Research Scientist/Engineer (Evaluations) in London
Research Scientist/Engineer (Evaluations)

Research Scientist/Engineer (Evaluations) in London

London Full-Time 80000 - 120000 £ / year (est.) No home office possible
COL Limited

At a Glance

  • Tasks: Run evaluations on cutting-edge AI systems and automate testing pipelines.
  • Company: Join Apollo Research, a leader in AI risk assessment and evaluation.
  • Benefits: Enjoy competitive salary, unlimited vacation, and professional development budget.
  • Other info: Dynamic team culture with opportunities for growth and collaboration.
  • Why this job: Be at the forefront of AI technology and make a real impact.
  • Qualifications: Strong Python skills and a passion for AI evaluation.

The predicted salary is between 80000 - 120000 £ per year.

Application deadline: We are conducting interviews actively and aim to fill this role as soon as we find someone suitable.

ABOUT THE OPPORTUNITY

We develop and run evaluations that help assess the risks posed by scheming AIs. You will get to work with frontier labs like OpenAI, Anthropic, and Google DeepMind and be amongst the first to interact with new models before anyone else. The ideal candidate loves rigorously testing frontier AI models, and enjoys building efficient pipelines and automating them.

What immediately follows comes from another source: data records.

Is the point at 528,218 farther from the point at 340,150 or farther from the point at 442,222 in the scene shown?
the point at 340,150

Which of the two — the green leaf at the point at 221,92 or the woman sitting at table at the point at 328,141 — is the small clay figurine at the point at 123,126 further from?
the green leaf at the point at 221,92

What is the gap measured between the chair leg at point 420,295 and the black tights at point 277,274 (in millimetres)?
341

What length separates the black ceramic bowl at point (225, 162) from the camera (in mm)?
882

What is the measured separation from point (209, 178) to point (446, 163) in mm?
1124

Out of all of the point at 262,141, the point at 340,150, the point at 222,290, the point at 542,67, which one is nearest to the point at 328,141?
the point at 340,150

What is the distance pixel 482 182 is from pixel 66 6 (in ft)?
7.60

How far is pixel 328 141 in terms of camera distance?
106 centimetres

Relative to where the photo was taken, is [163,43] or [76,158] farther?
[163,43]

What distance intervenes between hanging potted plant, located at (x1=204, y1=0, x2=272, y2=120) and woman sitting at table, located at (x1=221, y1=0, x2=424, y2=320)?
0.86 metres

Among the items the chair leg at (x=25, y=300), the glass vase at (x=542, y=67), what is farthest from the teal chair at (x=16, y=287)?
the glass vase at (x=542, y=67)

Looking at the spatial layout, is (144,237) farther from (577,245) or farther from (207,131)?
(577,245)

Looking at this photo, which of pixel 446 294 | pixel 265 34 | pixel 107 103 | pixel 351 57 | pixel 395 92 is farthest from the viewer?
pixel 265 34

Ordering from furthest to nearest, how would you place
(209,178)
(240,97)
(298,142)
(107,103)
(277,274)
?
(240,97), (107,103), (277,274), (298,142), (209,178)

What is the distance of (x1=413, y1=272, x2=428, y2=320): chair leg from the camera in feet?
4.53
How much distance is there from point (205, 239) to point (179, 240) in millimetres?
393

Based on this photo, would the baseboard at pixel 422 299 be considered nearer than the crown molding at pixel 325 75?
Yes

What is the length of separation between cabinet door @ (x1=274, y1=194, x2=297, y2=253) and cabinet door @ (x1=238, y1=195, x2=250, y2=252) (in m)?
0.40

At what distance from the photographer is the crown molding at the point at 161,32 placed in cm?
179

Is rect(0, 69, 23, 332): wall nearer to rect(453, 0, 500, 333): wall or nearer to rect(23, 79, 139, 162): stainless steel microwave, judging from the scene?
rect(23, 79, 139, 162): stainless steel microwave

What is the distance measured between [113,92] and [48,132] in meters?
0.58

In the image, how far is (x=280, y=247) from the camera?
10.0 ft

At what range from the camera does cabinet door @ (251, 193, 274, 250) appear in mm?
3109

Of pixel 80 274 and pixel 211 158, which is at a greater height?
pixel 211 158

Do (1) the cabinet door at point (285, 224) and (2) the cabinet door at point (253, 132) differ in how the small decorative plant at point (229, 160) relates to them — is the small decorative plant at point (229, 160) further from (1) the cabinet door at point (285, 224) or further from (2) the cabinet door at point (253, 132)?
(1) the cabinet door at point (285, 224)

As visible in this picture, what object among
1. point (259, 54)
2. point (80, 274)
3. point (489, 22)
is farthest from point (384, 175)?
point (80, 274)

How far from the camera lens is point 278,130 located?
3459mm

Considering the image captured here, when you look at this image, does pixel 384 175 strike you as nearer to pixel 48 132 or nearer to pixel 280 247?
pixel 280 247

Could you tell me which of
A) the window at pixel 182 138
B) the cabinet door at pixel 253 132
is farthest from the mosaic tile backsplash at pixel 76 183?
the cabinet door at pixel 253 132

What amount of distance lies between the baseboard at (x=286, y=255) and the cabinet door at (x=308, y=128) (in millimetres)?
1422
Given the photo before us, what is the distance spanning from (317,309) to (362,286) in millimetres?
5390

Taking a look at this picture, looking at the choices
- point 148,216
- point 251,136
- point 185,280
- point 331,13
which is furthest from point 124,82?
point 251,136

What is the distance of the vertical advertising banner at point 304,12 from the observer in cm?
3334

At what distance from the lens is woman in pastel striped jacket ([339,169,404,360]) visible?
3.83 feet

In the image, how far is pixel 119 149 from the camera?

YOU WILL HAVE THE OPPORTUNITY TO:

  • Run pre-deployment evaluation campaigns on the most capable AI systems in the world. We partner with multiple labs, giving you access to a breadth of models that no single AI lab could offer. You'll be among the first people to interact with new models before anyone else.
  • Deep dive into AI cognition. Scan through thousands of model transcripts to surface behavioral patterns that no one has ever observed before. These patterns are often deeply surprising and fascinating to study, e.g. the non-standard language and the reward-seeking reasoning described in our anti-scheming paper.
  • Build new evaluations for frontier risks, from designing novel test environments to scaling them across hundreds of distinct scenarios.
  • Work directly with frontier AI developers. Share your findings, engage with their feedback, and see your evaluations directly inform deployment decisions for the most capable AI systems in the world.
  • Automate and improve the evaluation pipeline. We already use automation across building, running, and analyzing evals. Rapid progress in agent capabilities opens up radically new possibilities, and you'll have the freedom to rethink and reshape the pipeline as they emerge.

KEY REQUIREMENTS

  • Software engineering skills: Our entire stack uses Python. We're looking for candidates with strong software engineering experience. Ideally, you have experience shipping and maintaining production Python code, and know how to factor messy problems into clean abstractions that others can use and extend.
  • Process optimisation: You always try to improve workflows. Pre-deployment evaluations are very fast-paced so ideally you love shaving friction off your workflows wherever possible.
  • Data Analysis & Pattern Recognition: You can extract signal from large, messy datasets. You're comfortable with quantitative analysis and know when qualitative assessment is more appropriate. You can identify anomalies and unexpected model behaviors.
  • Writing and communication: You succinctly convey qualitative and quantitative findings to a technical and non-technical audience.
  • AI power-user: You are curious about the capabilities and propensities of frontier AI models. You have experience using different models, know which ones to use for which tasks, when not to use AI, and you always experiment with new AI workflows.
  • (Bonus) We are using Inspect as our primary evals framework, and we value experience with it.

We want to emphasize that people who feel they don’t fulfill all of these characteristics but think they would be a good fit for the position, nonetheless, are strongly encouraged to apply. We believe that excellent candidates can come from a variety of backgrounds and are excited to give you opportunities to shine. We don’t require a formal background or industry experience and welcome self-taught candidates.

BENEFITS

This role offers market competitive salary, equity, and competitive benefits.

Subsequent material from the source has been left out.